I know why I’ve been thinking this: it’s because I rediscovered the public library. My partner and I started going there following the birth of our first kid a few years ago, mainly for their “Rhyme Time” classes where children run around in circles while a librarian mangles the clapping rhythm on Bingo Was His Name-O. But then we remembered: the library has all the books. For free. What’s the point of buying the new Sally Rooney, or holding on to two copies of Maugham’s The Razor’s Edge, when it’s all right there at the library? For free!

Our local is Leichhardt Library, deep in the bowels of Norton Street’s Italian Forum, aka the saddest retail space in Sydney. A rusty fountain (no water) of Dante Alighieri looks over “for lease” signs in shop windows, while Italian tumbleweeds roll by the occasional Italian rat. But there in the corner, like an oasis, is the Biblioteca.

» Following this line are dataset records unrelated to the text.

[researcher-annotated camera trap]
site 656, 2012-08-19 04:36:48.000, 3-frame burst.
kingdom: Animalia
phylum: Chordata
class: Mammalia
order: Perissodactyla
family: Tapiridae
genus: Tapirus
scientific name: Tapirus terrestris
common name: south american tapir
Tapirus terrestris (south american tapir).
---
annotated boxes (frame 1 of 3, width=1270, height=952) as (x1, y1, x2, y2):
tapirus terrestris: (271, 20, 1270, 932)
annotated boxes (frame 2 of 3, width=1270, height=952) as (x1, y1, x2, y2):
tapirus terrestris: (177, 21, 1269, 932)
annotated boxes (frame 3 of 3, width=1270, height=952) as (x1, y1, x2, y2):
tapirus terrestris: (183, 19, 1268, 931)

At any one time now, my family has 40 items out (the library limit), books stacked up on our bedside tables, kids CDs strewn around the car. Most things have a three-week borrowing block, but the library doesn’t care – return it in six months and they’ll just be like, “Oh thank you, so that’s where that was!” because librarians are angels.

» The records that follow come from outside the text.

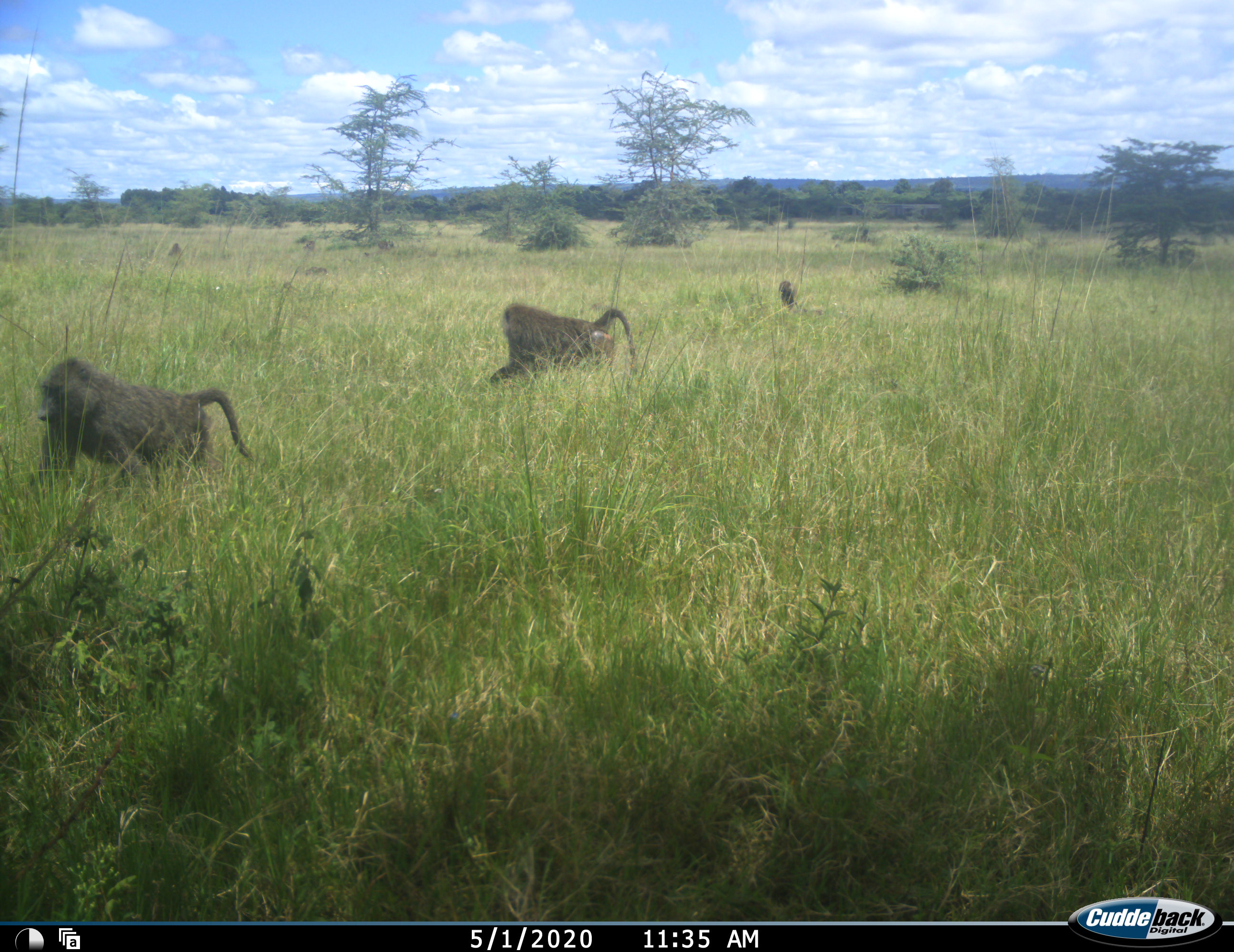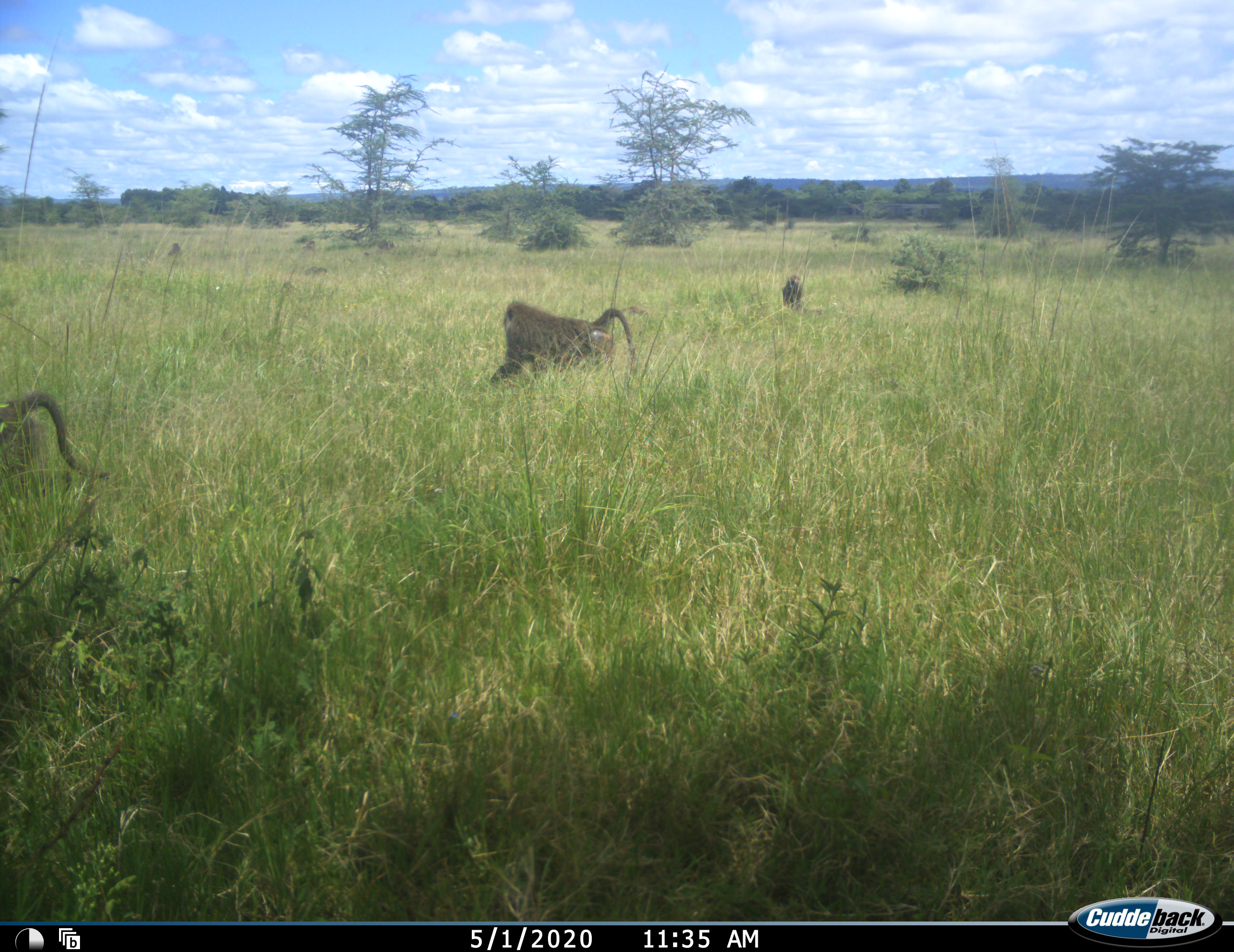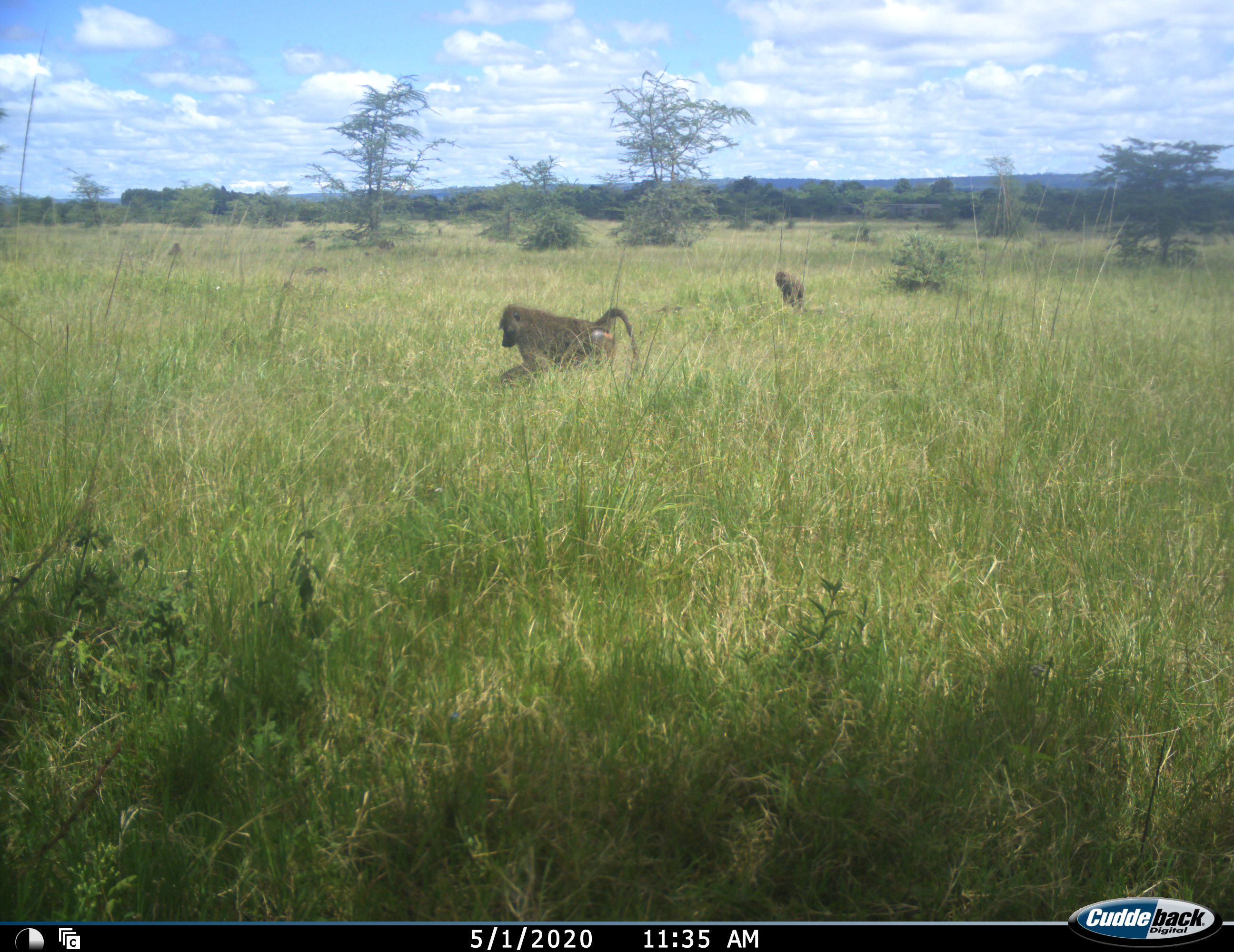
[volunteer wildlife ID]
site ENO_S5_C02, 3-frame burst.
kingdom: Animalia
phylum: Chordata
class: Mammalia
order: Primates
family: Cercopithecidae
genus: Papio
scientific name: Papio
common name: baboon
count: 3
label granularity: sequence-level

People think libraries are old-fashioned – all that enforced silence and Dewey Decimal organisation – but libraries understand the internet now. Did you know you can just reserve books online, and they’ll put them aside for you to pick up? Let’s say you’ve heard a glowing review of Ottessa Moshfegh’s new novel and you’re keen to read it; just search for it on the library’s database and put a reservation on it! Can’t find it? Tell the library and they’ll just BUY A COPY for their collection. It’s like having a kind, desperate, rich friend.

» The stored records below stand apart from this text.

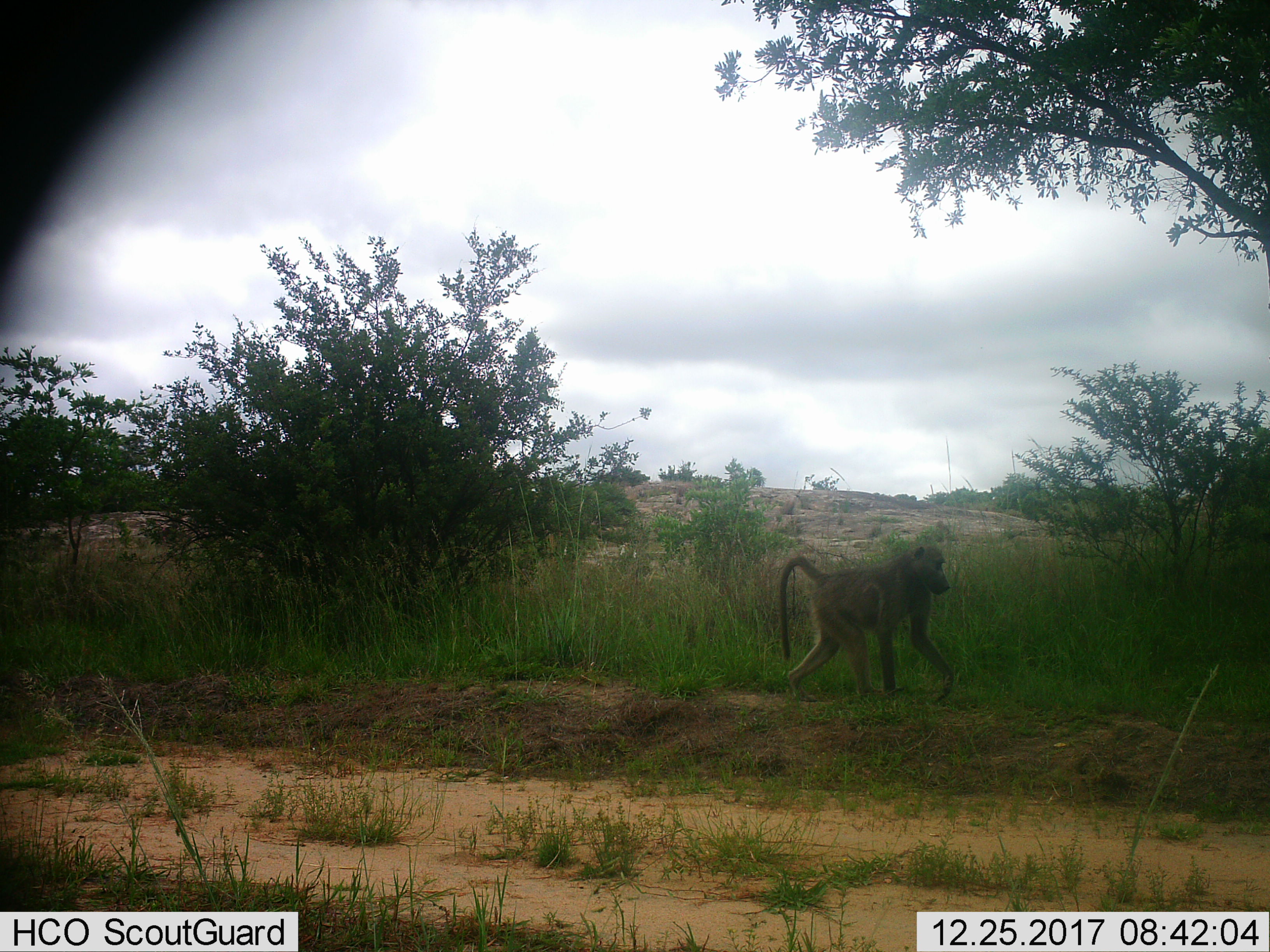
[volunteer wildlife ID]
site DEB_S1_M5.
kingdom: Animalia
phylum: Chordata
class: Mammalia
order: Primates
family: Cercopithecidae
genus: Papio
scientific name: Papio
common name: baboon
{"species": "baboon (Papio)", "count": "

Yes, sometimes there’s a long queue on the reservations. For example, I’ve been waiting about three months to read the acclaimed memoir Crying in H Mart by Michelle Zauner (indie musician Japanese Breakfast), but I’m still just number 47 of 62 in the queue. That means 46 people, probably slow-readers all of them, are still ahead of me ever touching that book. That’s a lot of people to knock off just to save $30 and some storage space at home. But buy it on Amazon or Audible? I think I’d rather be a murderer.

The library’s online aspect is convenient, but there’s also the old-fashioned joy of going in and browsing their wares. Right now, stacked by my bedside are Winter in SokchoLaure: The Collected Writings and Burt Reynolds’ memoir, books I randomly spotted while waiting for my toddler to tire of face-planting into beanbags (it took a long time). I’d never buy these books in a million years and it’s unlikely I’ll even finish reading them, but that’s the point of borrowing books for free: I can read one page and it’s still worth it! There’s no downside, besides the fact I now know far too much about Burt Reynolds.

The library also has a film and TV collection to rival Netflix. In fact, it’s better than Netflix ’cause it actually includes movies and TV shows that were released before 1999. Want to watch Hepburn and Tracy in Adam’s Rib? The library has it! Garfield cartoons? That’s there, too! The CD section is a bit rubbish unless you love borrowing 30 versions of Vivaldi’s The Four Seasons and old Sesame Street soundtracks, but c’mon let’s not get greedy.

Librarians are also the nicest people on earth, quiet and gentle and helpful – at least until five minutes before closing time when they frantically start running around the library yelling at people to get out. Fair enough, librarians have fulfilling lives and library-dwellers are relentless. I think there would be no wars if the world was run by librarians, and the trains would definitely run on time.

With all they have to offer, it’s odd then that the main users of libraries are babies, students and tech-phobic grandmothers looking to print out emails at 8am. The rest of us should rediscover the public library’s infinite assets. In fact, take my credit cards because the most valuable card in my wallet now is my library membership. (Note: Don’t take my credit cards.)